DIS2: Disentanglement Meets Distillation with Classwise Attention for Robust Remote Sensing Segmentation under Missing Modalities

The efficacy of multimodal learning in remote sensing (RS) is severely undermined by missing modalities. The challenge is exacerbated by the RS highly heterogeneous data and huge scale variation. Consequently, paradigms proven effective in other domains often fail when confronted with these unique data characteristics. Conventional disentanglement learning, which relies on significant feature overlap between modalities (modality-invariant), is insufficient for this heterogeneity. Similarly, knowledge distillation becomes an ill-posed mimicry task where a student fails to focus on the necessary compensatory knowledge, leaving the semantic gap unaddressed. Our work is therefore built upon three pillars uniquely designed for RS: (1) principled missing information compensation, (2) class-specific modality contribution, and (3) multi-resolution feature importance. We propose a novel method DIS2, a new paradigm shifting from modality-shared feature dependence and untargeted imitation to active, guided missing features compensation. Its core novelty lies in a reformulated synergy between disentanglement learning and knowledge distillation, termed DLKD. Compensatory features are explicitly captured which, when fused with the features of the available modality, approximate the ideal fused representation of the full-modality case. To address the class-specific challenge, our Classwise Feature Learning Module (CFLM) adaptively learn discriminative evidence for each target depending on signal availability. Both DLKD and CFLM are supported by a hierarchical hybrid fusion (HF) structure using features across resolutions to strengthen prediction. Extensive experiments validate that our proposed approach significantly outperforms state-of-the-art methods across benchmarks.

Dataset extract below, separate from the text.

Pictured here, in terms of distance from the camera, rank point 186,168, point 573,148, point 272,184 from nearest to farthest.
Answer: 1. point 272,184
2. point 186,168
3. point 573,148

翻译：多模态学习在遥感（RS）领域的效能常因模态缺失而严重受损。遥感数据的高度异构性及巨大的尺度变化进一步加剧了这一挑战。因此，在其他领域被证明有效的范式在面对这些独特的数据特性时往往失效。传统的解耦学习依赖于模态间显著的特征重叠（模态不变性），对于这种异构性而言并不充分。类似地，知识蒸馏则成为一个不适定的模仿任务，学生模型难以聚焦于必要的补偿性知识，导致语义鸿沟未能得到解决。因此，我们的工作建立在三个专为遥感设计的支柱之上：（1）基于原理的缺失信息补偿，（2）类别特定的模态贡献，以及（3）多分辨率特征重要性。我们提出了一种新方法 DIS2，这是一种新的范式，从依赖模态共享特征和无目标的模仿，转向主动、有指导的缺失特征补偿。其核心创新在于重构了解耦学习与知识蒸馏之间的协同机制，称为 DLKD。该方法显式地捕获补偿性特征，当这些特征与可用模态的特征融合时，能够近似全模态情况下的理想融合表示。为解决类别特定的挑战，我们的类级特征学习模块（CFLM）根据信号可用性，自适应地学习每个目标的判别性证据。DLKD 和 CFLM 均得到一种分层混合融合（HF）结构的支持，该结构利用跨分辨率的特征来增强预测。大量实验验证了我们所提出的方法在多个基准测试上显著优于现有最先进方法。